May 6, 2009 Those who think the Xbox game console may be the perfect place to hide illicit material from prying eyes – principally because it isn't seen as a regular-joe PC – had better think again. Computer scientist David Collins has developed a toolkit that allows police and other law-enforcement agencies to recover criminal data more easily from hard drives like the Xbox.

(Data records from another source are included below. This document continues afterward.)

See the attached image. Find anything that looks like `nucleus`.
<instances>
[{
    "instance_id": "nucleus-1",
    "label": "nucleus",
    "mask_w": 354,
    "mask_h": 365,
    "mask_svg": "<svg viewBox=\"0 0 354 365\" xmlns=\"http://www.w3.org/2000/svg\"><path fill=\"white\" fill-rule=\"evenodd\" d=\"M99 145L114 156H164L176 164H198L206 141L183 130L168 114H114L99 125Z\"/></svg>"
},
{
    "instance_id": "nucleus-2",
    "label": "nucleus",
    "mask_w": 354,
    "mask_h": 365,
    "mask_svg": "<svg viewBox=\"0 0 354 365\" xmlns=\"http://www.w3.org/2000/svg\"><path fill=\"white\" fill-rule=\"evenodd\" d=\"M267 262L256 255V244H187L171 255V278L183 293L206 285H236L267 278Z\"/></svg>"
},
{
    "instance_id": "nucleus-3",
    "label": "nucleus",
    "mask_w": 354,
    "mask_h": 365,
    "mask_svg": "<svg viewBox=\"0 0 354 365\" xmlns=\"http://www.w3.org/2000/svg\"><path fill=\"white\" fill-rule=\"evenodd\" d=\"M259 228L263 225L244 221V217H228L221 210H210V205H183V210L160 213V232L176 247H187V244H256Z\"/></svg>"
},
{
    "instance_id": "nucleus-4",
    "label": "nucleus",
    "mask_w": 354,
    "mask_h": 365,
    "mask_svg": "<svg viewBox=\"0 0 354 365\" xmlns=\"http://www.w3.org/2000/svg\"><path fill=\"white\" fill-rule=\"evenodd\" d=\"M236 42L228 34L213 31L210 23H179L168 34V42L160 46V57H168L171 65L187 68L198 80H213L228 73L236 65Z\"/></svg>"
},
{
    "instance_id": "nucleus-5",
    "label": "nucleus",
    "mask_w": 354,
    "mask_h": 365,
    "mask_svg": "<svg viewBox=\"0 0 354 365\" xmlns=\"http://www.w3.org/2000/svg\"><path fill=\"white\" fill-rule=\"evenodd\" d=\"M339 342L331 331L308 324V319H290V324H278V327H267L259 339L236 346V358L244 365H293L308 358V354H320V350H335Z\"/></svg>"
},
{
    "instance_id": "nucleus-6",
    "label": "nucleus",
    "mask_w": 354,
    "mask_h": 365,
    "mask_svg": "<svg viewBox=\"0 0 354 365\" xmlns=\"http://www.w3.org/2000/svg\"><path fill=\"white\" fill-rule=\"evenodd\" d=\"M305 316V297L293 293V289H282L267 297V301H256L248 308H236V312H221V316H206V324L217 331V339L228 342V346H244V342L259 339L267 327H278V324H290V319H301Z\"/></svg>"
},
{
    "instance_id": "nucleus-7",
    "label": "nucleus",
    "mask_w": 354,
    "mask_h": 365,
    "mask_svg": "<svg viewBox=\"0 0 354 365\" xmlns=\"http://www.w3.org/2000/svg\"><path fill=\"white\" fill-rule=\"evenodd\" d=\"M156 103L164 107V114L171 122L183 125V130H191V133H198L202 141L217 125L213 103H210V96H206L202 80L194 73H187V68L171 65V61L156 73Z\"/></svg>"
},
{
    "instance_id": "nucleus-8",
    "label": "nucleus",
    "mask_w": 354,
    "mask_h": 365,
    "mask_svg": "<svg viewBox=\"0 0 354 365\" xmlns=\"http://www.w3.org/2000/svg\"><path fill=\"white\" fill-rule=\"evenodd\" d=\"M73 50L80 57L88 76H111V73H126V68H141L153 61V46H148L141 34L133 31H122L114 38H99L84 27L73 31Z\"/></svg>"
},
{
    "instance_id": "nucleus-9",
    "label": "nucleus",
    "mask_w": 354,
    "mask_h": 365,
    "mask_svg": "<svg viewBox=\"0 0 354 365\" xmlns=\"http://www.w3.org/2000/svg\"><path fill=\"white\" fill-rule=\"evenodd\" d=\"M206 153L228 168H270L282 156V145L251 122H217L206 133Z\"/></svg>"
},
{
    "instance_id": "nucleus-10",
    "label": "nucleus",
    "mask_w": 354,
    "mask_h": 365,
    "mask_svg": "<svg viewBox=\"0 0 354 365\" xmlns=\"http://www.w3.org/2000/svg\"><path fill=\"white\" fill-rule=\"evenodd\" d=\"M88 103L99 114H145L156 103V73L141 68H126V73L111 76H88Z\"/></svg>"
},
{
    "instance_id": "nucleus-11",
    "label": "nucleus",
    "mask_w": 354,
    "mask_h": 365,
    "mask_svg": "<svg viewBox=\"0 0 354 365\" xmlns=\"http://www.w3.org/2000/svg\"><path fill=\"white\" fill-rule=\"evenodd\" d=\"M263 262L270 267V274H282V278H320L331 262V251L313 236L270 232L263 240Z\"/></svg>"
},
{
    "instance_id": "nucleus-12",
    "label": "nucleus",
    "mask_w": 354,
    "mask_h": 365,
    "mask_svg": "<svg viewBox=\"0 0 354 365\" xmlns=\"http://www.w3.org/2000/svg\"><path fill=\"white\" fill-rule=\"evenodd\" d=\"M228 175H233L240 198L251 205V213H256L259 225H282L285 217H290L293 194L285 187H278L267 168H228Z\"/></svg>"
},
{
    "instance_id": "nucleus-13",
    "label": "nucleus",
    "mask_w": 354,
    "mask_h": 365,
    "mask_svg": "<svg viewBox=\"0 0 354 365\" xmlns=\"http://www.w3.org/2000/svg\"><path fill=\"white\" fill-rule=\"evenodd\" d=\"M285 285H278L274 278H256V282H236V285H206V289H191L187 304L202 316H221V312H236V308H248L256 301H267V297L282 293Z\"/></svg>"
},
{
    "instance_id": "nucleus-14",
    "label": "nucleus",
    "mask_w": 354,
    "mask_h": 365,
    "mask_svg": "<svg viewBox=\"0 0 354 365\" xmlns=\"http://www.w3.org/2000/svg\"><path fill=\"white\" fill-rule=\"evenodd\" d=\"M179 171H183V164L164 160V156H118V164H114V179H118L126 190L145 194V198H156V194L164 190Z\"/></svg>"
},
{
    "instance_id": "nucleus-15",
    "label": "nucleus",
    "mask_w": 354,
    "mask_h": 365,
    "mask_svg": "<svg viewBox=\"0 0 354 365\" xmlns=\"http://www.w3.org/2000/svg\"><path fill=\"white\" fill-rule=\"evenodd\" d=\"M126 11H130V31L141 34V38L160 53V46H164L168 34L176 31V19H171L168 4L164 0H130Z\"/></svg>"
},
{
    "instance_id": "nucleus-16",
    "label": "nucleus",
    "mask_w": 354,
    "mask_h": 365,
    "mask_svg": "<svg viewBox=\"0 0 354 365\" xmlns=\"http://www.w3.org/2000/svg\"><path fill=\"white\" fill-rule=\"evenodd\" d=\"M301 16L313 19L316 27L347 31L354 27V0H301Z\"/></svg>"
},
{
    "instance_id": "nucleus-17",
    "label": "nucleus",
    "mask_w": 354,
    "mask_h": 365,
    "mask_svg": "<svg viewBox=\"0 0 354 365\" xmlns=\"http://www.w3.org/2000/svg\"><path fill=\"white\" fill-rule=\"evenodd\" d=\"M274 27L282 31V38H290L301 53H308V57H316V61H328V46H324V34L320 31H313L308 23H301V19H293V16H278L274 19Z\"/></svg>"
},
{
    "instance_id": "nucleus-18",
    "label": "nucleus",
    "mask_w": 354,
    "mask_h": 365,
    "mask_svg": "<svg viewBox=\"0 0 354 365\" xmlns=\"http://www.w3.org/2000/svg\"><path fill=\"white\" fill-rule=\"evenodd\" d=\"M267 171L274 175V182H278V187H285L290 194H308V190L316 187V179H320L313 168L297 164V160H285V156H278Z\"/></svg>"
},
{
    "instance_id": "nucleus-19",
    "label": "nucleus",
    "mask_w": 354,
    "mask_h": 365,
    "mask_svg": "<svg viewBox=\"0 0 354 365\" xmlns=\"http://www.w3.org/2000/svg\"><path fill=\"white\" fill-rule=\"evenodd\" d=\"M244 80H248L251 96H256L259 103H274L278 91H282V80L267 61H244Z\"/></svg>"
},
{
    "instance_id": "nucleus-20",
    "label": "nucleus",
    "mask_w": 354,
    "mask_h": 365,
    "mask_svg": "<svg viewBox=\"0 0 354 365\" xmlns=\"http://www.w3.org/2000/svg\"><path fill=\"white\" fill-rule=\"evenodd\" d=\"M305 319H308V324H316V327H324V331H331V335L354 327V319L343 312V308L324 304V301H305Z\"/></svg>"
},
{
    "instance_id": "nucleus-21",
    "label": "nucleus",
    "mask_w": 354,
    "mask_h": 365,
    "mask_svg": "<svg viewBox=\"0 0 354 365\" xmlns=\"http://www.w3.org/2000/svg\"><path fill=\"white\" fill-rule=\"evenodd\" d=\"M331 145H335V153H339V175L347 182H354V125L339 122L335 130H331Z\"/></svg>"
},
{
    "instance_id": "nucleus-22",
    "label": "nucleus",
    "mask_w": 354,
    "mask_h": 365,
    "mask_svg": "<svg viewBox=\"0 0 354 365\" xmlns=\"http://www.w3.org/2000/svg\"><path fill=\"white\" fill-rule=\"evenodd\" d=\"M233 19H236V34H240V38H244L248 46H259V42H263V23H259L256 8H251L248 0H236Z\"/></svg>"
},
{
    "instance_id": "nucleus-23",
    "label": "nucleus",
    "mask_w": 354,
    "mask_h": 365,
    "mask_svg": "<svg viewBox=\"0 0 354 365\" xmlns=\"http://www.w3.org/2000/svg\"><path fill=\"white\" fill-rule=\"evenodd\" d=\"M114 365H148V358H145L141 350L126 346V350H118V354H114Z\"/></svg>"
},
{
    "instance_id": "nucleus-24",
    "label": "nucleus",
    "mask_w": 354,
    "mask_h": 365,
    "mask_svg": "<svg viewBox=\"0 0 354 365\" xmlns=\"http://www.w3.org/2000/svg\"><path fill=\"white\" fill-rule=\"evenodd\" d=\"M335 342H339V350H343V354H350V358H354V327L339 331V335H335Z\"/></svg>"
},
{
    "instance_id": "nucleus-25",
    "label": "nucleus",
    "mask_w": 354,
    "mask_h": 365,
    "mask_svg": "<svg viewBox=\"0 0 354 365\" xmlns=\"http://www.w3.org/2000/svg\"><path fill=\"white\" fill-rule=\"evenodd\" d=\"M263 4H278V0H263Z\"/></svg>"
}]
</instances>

The problem for investigators lies in the FATX file system used by the Xbox. Unlike the standard FAT32, NTFS and similar systems used by regular PC hard disks, there is little documentation on the proprietary FATX system. Collins' XFT utility, however, mounts an image of the FATX file system, allowing investigators to explore in detail the directory structure. An analyst can use shell commands to browse the directory tree, open files, view files in hex editor mode, list the contents of the current directory, in short or long mode, and expand the current directory to list all associated subdirectories and files. Importantly, from a legal perspective, XFT can also record such investigative sessions to play back in court, if required.

At the moment the XFT toolkit is limited to cracking open the data on an Xbox, but Collins hopes to extend the utility into a fully functional forensic operating system, which will be packaged as both a bootable operating system from a hard disk and a "live" bootable compact disc. "This implementation will be open source, verbosely commented and designed from the ground up as a forensic OS," says Collins.

So the message for any one thinking of using their Xbox for anything nefarious: stick to virtual crime, like Grand Theft Auto 3.

More detailed information about the XFT forensics toolkit is available in volume 2, issue 2, 2009 of the International Journal of Electronic Security and Digital Forensics.